• [Provided text]

■ ■ ■

January 2019 – An Economic and Market Update
- Stock markets posted their worst December since the Great Depression turning the markets negative on the year.
- The global economy is taking a bit of a hit with indications of slowing in multiple advanced and developing economies across the globe.
- The government shutdown, now in its 6th week, will slow or wipe out growth completely in the 1st Quarter of 2019 if current estimates hold true.
- How to plan for emergencies and effectively hold your cash reserves.
For the first time in a decade cash has been the best performer of the year. December had a lot to do with this as the S&P 500 posted its worst December with a -10.2% return since 1931 when it fell -14.5%. Traditionally, this is a good month on the markets carrying the moniker, “The Santa Claus Rally”. A variety of explanations have been suggested for the crash in prices such as computer driven trading in thin markets, economic slowdown in China, closure of the Federal Government, interest rate increases by the Fed, amongst other things.
It is possible to find a scientific explanation for many things. In fact, you can find a very in-depth study done on the limits of skipping stones across the water. The current world record is 88; scientific models project a 300 to 350 skip possibility. Unfortunately, trying to figure out why the market moves is a bit more challenging than modeling rock skipping possibilities.
Reading The Tea Leaves
We are halfhearted in our optimism for 2019 market growth. The good news is that we have very low unemployment coupled with increasing wage growth, as seen below. Also notable from the graph, is that over the last thirty years convergence lasts for a year or two before a recession occurs and there is a corresponding spike in unemployment and slowdown in wage growth.

■ ■ ■

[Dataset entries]
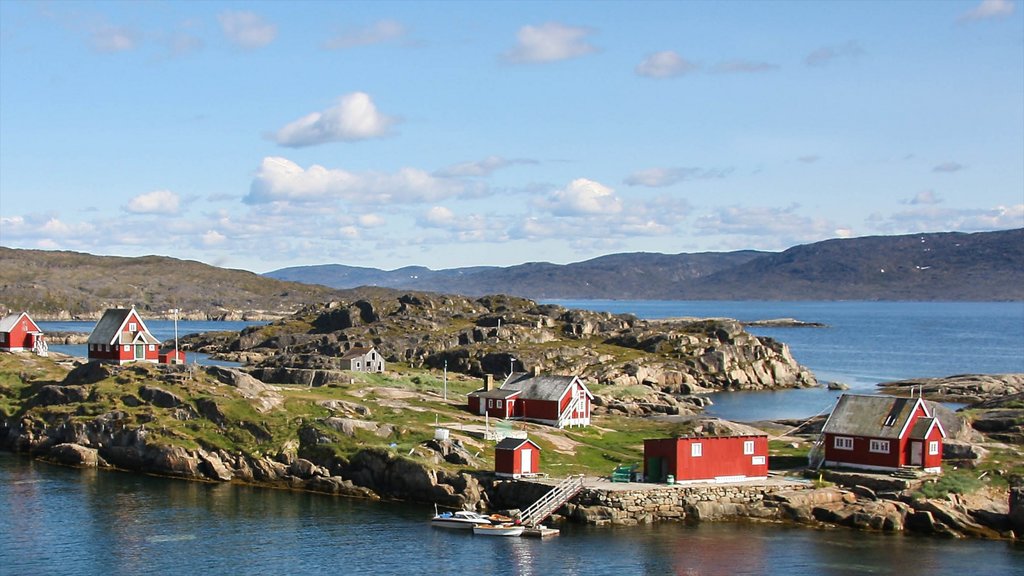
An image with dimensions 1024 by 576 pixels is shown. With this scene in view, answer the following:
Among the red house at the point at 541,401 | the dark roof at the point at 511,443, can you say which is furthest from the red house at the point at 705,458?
the red house at the point at 541,401

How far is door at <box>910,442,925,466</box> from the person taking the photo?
8238cm

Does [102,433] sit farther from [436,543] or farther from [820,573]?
[820,573]

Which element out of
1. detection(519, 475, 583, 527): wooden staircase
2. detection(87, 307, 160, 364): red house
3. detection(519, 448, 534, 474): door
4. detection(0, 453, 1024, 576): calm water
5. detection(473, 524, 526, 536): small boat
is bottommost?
detection(0, 453, 1024, 576): calm water

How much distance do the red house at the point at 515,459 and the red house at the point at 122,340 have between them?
173ft

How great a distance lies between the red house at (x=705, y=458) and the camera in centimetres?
8038

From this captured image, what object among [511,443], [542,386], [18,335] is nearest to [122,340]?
[18,335]

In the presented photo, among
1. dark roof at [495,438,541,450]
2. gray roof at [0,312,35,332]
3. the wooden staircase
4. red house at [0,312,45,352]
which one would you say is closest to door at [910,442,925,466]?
the wooden staircase

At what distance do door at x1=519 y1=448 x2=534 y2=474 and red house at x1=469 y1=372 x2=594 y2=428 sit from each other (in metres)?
20.7

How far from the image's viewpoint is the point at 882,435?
83750mm

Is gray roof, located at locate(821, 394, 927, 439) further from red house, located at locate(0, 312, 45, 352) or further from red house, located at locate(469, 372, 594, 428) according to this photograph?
red house, located at locate(0, 312, 45, 352)

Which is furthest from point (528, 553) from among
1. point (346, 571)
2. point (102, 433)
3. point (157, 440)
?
point (102, 433)

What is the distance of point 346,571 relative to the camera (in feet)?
216

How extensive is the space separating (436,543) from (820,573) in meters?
23.0

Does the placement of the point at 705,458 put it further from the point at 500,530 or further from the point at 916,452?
the point at 500,530
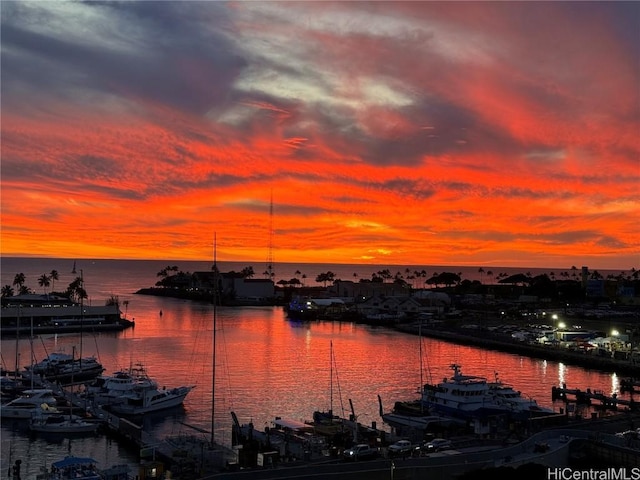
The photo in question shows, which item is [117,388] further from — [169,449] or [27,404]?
[169,449]

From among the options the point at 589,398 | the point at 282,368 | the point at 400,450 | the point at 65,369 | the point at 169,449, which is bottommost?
the point at 589,398

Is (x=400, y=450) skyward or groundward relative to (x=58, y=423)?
skyward

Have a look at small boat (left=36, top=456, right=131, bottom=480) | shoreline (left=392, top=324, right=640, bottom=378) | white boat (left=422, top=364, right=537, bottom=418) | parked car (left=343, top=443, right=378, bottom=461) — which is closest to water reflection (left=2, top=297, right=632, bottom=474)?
shoreline (left=392, top=324, right=640, bottom=378)

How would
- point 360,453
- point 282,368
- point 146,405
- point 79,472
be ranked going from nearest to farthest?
point 79,472 < point 360,453 < point 146,405 < point 282,368

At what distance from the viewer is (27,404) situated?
117 feet

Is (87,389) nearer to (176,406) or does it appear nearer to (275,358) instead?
(176,406)

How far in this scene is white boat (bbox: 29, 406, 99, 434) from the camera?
105 ft

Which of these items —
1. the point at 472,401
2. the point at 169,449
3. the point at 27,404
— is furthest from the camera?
the point at 472,401

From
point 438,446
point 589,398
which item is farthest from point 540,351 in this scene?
point 438,446

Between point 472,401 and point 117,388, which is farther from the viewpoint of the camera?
point 117,388

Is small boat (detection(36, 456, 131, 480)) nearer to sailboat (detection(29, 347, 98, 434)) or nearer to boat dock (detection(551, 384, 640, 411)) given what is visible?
sailboat (detection(29, 347, 98, 434))

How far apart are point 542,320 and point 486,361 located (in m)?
33.4

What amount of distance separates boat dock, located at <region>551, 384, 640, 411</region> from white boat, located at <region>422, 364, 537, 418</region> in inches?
253

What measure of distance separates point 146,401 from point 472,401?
62.0 ft
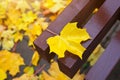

■ ■ ■

• [Work task]
From the January 2019 economic and market update above, write out everything from "- The global" down to "estimates hold true.".

• [Solution for this task]
- The global economy is taking a bit of a hit with indications of slowing in multiple advanced and developing economies across the globe.
- The government shutdown, now in its 6th week, will slow or wipe out growth completely in the 1st Quarter of 2019 if current estimates hold true.